Look for the word "this". Copy every line of the listing where it occurs.
──────
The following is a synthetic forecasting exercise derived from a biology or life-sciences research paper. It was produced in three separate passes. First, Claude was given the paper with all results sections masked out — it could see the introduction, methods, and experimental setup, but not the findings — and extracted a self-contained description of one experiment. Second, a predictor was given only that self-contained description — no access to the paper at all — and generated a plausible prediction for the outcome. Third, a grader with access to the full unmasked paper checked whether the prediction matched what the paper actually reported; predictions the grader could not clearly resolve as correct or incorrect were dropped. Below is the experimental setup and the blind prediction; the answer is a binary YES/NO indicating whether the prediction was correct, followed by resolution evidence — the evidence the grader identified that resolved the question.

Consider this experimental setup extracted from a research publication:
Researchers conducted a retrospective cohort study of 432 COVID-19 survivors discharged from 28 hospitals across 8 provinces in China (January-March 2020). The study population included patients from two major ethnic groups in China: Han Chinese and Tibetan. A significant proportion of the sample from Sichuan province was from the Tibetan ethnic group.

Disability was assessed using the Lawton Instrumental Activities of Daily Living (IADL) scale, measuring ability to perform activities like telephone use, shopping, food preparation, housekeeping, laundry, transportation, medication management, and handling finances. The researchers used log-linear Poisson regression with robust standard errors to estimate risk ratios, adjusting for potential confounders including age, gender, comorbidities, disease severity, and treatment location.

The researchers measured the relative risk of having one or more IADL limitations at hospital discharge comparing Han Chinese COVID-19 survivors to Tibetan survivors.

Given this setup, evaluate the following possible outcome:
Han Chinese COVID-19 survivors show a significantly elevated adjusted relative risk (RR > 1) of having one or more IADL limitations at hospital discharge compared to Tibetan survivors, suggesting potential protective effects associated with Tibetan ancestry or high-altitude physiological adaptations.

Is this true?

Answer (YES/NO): NO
──────
Your response:
Consider this experimental setup extracted from a research publication:
Given this setup, evaluate the following possible outcome:
Is this true?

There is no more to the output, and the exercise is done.